# 待解问题:
选出下列数据中所有含有字符串“bottom”的行，并把这些行照原样抄出来。

***

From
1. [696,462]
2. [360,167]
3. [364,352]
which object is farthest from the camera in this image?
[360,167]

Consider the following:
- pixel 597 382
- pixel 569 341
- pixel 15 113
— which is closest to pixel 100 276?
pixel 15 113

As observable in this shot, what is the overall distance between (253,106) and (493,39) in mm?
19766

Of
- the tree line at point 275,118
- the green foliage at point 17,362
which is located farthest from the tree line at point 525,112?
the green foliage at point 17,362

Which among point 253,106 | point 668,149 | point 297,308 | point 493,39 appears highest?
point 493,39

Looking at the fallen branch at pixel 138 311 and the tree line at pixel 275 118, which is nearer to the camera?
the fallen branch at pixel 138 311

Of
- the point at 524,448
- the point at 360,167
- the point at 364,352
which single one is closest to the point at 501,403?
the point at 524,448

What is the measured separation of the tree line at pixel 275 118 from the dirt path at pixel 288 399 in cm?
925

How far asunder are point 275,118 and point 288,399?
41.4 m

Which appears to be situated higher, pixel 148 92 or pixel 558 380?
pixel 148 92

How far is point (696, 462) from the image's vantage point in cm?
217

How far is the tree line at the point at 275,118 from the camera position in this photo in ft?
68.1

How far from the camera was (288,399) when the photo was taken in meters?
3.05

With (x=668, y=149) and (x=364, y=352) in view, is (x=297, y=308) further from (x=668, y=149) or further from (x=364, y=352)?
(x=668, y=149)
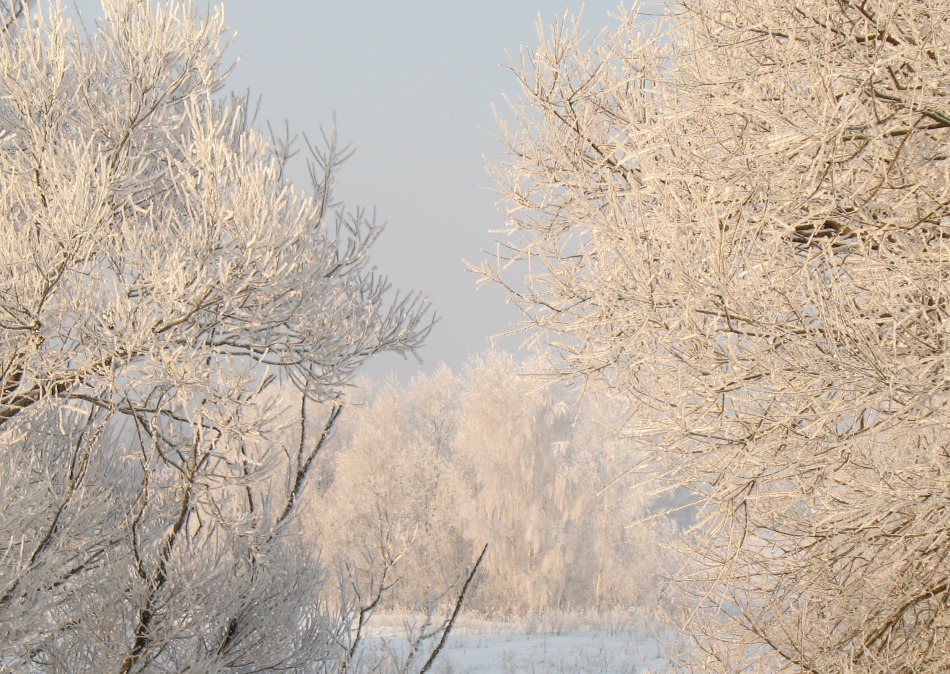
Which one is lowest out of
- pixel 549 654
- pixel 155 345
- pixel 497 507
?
pixel 549 654

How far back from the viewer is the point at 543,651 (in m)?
13.4

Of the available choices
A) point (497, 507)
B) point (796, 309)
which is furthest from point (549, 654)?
point (497, 507)

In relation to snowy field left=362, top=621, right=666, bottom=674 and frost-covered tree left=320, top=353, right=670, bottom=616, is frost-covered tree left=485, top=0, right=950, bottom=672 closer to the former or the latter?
snowy field left=362, top=621, right=666, bottom=674

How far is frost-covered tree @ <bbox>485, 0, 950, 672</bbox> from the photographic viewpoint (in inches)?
121

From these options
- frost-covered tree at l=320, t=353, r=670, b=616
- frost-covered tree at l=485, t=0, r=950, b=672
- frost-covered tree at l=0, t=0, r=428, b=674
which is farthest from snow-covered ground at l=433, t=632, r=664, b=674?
frost-covered tree at l=320, t=353, r=670, b=616

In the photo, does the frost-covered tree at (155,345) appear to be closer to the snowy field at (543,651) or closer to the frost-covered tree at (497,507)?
the snowy field at (543,651)

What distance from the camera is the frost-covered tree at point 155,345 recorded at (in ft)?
11.6

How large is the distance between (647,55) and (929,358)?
11.1 ft

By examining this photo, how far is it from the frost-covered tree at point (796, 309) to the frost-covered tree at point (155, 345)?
1.50m

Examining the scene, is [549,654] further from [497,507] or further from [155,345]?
[497,507]

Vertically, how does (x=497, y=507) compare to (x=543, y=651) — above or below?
above

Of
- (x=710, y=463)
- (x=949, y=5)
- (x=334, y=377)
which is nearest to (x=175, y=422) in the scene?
(x=334, y=377)

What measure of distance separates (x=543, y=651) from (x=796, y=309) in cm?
1127

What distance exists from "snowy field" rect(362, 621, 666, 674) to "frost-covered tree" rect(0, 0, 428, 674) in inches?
269
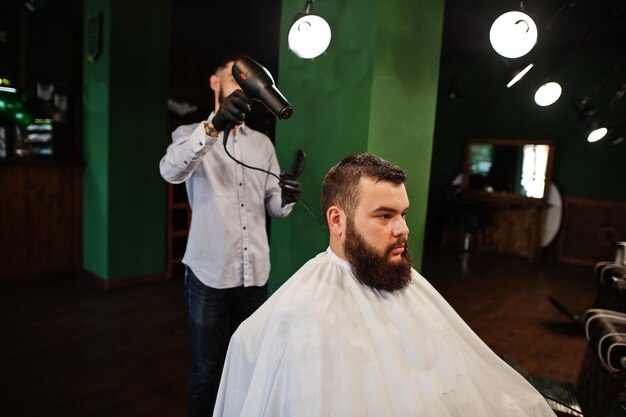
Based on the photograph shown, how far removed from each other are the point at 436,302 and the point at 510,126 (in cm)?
556

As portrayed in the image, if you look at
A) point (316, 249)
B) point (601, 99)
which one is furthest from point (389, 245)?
point (601, 99)

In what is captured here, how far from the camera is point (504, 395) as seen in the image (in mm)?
1045

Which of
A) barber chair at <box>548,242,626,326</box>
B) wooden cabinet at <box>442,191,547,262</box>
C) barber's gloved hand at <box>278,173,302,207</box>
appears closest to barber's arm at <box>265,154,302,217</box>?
barber's gloved hand at <box>278,173,302,207</box>

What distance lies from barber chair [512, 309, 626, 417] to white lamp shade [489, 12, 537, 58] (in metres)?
1.19

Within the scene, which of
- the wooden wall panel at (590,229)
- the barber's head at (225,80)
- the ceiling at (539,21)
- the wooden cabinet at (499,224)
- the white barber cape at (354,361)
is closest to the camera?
the white barber cape at (354,361)

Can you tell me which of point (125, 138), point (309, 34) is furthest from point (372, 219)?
point (125, 138)

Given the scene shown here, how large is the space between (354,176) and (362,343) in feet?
1.26

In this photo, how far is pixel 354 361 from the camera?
3.08ft

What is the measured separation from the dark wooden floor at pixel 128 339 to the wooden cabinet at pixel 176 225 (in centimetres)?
20

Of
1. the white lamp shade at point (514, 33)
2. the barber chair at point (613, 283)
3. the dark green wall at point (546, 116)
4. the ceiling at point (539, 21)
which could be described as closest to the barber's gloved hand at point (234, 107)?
the white lamp shade at point (514, 33)

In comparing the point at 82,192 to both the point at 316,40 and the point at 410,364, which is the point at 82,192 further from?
the point at 410,364

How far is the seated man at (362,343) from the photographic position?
0.90 metres

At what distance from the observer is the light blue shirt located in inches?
58.9

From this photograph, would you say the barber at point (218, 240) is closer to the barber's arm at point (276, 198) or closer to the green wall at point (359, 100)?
the barber's arm at point (276, 198)
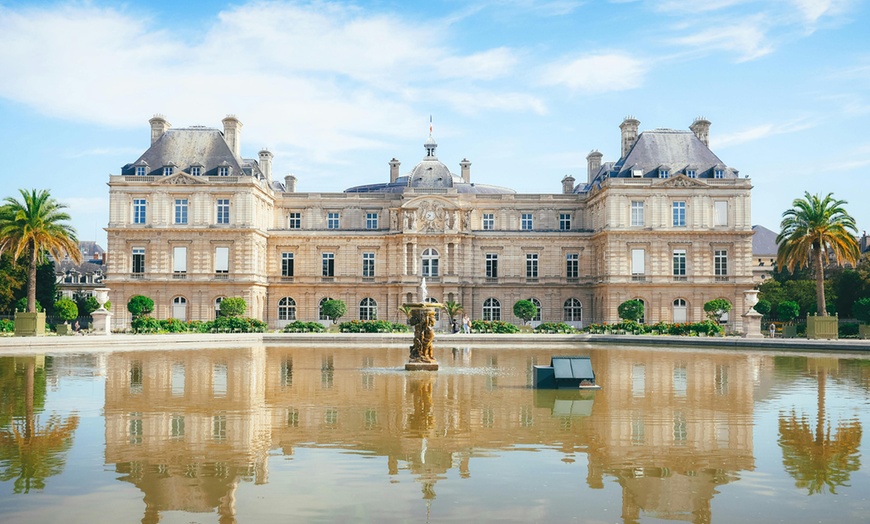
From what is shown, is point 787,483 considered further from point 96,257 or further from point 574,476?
point 96,257

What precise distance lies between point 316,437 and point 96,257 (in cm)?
9597

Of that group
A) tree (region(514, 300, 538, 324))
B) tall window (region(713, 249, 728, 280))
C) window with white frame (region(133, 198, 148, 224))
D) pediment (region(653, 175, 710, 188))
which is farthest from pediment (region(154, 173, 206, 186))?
tall window (region(713, 249, 728, 280))

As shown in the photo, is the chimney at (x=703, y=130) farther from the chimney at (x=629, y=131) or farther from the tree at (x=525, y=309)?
the tree at (x=525, y=309)

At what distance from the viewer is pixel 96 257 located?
331 ft

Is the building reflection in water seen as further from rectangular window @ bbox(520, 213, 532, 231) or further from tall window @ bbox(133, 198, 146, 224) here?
rectangular window @ bbox(520, 213, 532, 231)

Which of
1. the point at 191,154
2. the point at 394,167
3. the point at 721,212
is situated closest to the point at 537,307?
the point at 721,212

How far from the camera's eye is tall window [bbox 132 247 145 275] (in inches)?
2434

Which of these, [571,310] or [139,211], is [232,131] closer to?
[139,211]

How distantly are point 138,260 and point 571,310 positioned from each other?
3336cm

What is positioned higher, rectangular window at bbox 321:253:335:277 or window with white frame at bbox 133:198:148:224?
window with white frame at bbox 133:198:148:224

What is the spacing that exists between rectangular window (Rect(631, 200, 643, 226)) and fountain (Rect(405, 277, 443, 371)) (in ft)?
127

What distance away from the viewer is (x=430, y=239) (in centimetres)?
6475

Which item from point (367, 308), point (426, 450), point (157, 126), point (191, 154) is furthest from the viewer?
point (367, 308)

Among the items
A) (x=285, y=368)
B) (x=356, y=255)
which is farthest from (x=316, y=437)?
(x=356, y=255)
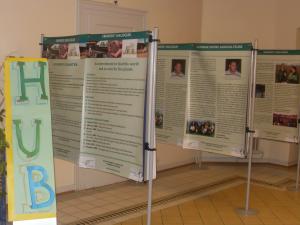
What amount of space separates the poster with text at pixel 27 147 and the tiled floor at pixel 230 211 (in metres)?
1.40

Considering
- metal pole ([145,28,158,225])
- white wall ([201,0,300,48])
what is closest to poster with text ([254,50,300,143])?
white wall ([201,0,300,48])

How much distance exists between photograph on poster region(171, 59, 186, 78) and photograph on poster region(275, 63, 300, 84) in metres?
1.53

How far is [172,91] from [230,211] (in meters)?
1.52

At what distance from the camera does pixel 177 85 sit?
4727 millimetres

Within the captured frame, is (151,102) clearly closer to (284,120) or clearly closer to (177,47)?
(177,47)

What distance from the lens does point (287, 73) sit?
5379mm

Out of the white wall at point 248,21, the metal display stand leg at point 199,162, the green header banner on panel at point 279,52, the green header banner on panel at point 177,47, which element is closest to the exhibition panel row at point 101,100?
the green header banner on panel at point 177,47

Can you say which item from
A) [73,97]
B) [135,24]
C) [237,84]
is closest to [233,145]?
[237,84]

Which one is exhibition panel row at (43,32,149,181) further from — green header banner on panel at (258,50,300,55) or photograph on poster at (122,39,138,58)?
green header banner on panel at (258,50,300,55)

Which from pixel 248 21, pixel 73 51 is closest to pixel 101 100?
pixel 73 51

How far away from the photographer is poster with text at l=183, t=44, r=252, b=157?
418 cm

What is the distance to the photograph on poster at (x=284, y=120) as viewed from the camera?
531 centimetres

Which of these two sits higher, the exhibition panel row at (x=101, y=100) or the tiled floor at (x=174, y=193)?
the exhibition panel row at (x=101, y=100)

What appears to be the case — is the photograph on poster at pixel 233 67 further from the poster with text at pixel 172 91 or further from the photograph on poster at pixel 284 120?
the photograph on poster at pixel 284 120
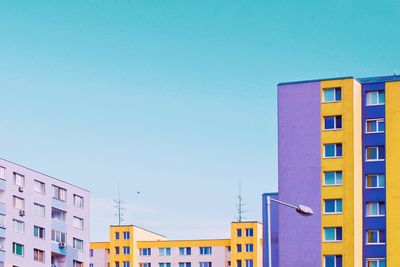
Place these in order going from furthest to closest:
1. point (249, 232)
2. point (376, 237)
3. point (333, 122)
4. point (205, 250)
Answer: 1. point (205, 250)
2. point (249, 232)
3. point (333, 122)
4. point (376, 237)

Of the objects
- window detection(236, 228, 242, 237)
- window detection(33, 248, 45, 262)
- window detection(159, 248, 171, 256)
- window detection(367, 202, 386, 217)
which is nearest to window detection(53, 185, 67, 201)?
window detection(33, 248, 45, 262)

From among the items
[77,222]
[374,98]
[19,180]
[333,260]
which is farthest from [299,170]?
[77,222]

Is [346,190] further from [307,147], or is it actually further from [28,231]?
[28,231]

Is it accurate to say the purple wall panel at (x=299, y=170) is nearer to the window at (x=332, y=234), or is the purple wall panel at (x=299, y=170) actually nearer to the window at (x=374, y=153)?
the window at (x=332, y=234)

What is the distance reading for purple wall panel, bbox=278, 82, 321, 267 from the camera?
91250 mm

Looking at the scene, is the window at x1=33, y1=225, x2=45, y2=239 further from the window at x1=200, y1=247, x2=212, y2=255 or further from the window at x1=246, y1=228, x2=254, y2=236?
the window at x1=200, y1=247, x2=212, y2=255

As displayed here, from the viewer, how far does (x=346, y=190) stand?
91.4 m

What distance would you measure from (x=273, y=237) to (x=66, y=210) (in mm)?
22497

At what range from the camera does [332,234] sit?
9094 centimetres

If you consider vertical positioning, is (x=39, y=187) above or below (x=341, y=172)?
above

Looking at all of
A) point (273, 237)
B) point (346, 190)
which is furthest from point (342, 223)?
point (273, 237)

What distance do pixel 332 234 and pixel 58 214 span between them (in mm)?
36030

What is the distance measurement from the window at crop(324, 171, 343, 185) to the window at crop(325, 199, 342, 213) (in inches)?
57.7

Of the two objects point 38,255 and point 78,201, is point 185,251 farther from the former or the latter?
point 38,255
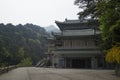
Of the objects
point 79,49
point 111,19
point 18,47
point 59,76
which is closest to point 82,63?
point 79,49

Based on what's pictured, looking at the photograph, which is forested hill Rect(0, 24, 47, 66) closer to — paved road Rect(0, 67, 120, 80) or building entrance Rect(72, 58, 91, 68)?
building entrance Rect(72, 58, 91, 68)

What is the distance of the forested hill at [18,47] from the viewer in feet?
246

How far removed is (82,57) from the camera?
51.8 meters

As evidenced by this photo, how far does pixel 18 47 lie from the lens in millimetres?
82625

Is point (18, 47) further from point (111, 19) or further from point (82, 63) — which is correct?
point (111, 19)

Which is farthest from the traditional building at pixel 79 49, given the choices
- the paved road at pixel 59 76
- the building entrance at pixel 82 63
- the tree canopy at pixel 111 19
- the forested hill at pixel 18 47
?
the tree canopy at pixel 111 19

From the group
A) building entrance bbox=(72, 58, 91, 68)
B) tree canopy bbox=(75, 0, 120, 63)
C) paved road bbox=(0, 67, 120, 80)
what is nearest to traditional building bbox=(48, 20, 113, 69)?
building entrance bbox=(72, 58, 91, 68)

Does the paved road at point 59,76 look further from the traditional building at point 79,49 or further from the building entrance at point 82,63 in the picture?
the building entrance at point 82,63

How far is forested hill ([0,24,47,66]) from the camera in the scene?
74.9m

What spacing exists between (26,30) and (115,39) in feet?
294

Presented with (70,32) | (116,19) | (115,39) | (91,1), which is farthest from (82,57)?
(116,19)

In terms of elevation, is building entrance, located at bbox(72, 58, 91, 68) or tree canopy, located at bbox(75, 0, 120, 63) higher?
tree canopy, located at bbox(75, 0, 120, 63)

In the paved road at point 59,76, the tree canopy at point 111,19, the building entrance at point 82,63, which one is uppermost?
the tree canopy at point 111,19

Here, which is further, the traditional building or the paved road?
the traditional building
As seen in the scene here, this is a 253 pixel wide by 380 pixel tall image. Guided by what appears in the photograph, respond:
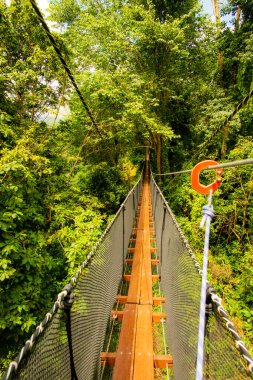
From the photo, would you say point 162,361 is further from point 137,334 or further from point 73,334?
point 73,334

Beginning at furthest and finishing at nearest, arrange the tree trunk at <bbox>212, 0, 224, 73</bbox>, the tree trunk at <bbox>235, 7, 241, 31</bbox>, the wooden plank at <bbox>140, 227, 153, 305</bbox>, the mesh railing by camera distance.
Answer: the tree trunk at <bbox>212, 0, 224, 73</bbox> → the tree trunk at <bbox>235, 7, 241, 31</bbox> → the wooden plank at <bbox>140, 227, 153, 305</bbox> → the mesh railing

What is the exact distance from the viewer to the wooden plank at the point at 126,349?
56.8 inches

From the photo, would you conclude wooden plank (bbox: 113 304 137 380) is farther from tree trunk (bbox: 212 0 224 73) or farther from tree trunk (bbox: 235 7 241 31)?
tree trunk (bbox: 235 7 241 31)

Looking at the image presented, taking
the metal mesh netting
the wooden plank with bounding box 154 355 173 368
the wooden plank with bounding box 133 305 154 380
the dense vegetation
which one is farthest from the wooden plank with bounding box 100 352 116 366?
the dense vegetation

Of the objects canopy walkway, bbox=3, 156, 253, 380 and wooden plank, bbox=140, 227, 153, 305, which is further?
wooden plank, bbox=140, 227, 153, 305

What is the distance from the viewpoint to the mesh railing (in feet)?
2.26

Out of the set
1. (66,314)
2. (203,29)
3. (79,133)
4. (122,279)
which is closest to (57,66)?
(79,133)

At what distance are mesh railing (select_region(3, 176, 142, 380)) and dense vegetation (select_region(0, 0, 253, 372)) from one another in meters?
1.63

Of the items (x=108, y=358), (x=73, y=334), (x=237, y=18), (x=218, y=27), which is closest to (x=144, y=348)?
(x=108, y=358)

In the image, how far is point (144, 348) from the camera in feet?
5.34

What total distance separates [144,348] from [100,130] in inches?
215

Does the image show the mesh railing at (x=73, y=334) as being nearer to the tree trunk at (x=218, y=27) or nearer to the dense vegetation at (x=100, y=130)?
the dense vegetation at (x=100, y=130)

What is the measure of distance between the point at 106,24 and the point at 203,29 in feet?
10.7

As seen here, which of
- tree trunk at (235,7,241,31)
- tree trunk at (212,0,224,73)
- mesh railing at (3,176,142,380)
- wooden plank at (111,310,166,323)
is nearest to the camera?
mesh railing at (3,176,142,380)
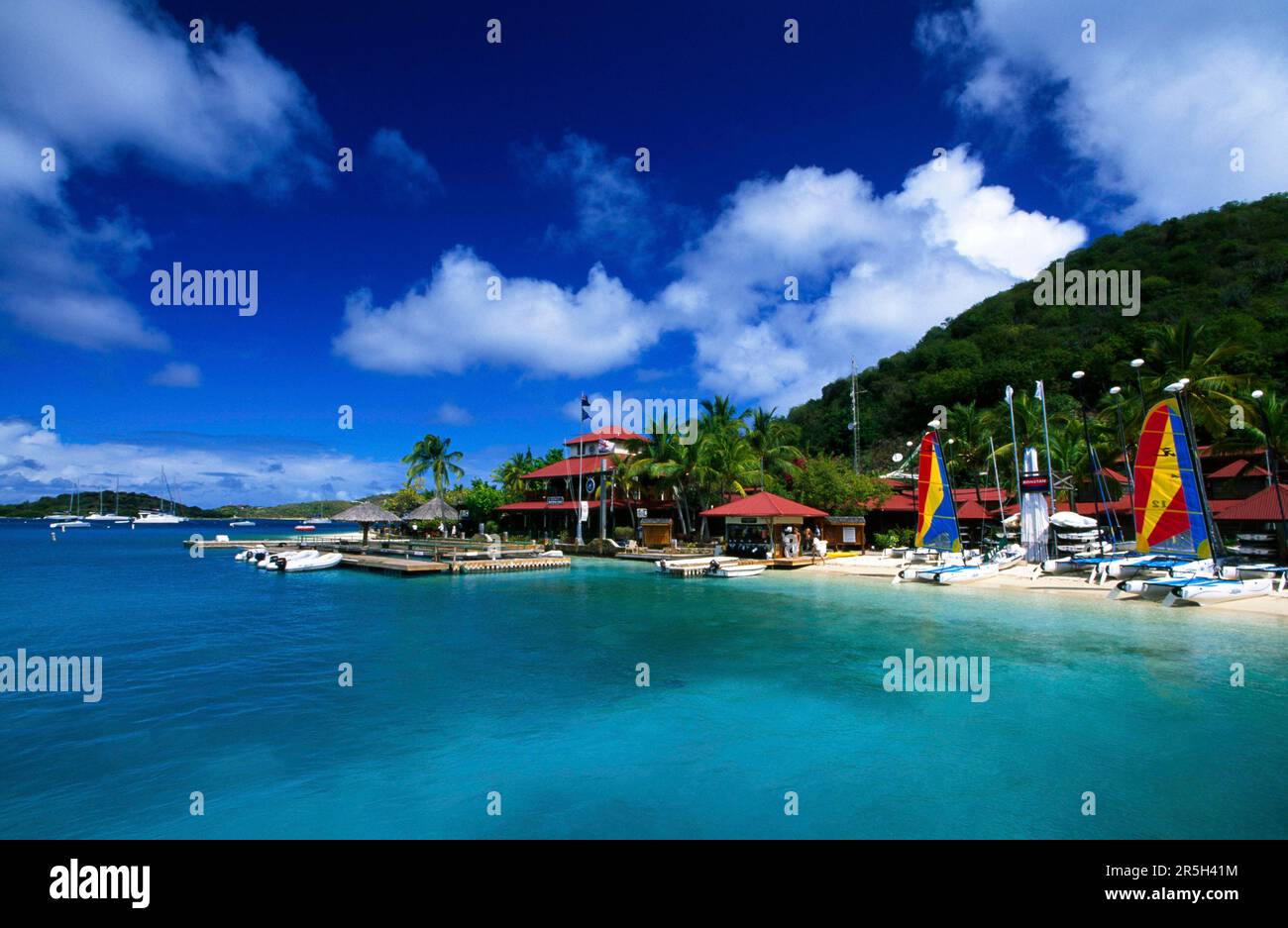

***

# 练习结果:
In relation to snowy field left=362, top=621, right=666, bottom=674 and frost-covered tree left=320, top=353, right=670, bottom=616, is frost-covered tree left=485, top=0, right=950, bottom=672 closer to the former or the latter?
snowy field left=362, top=621, right=666, bottom=674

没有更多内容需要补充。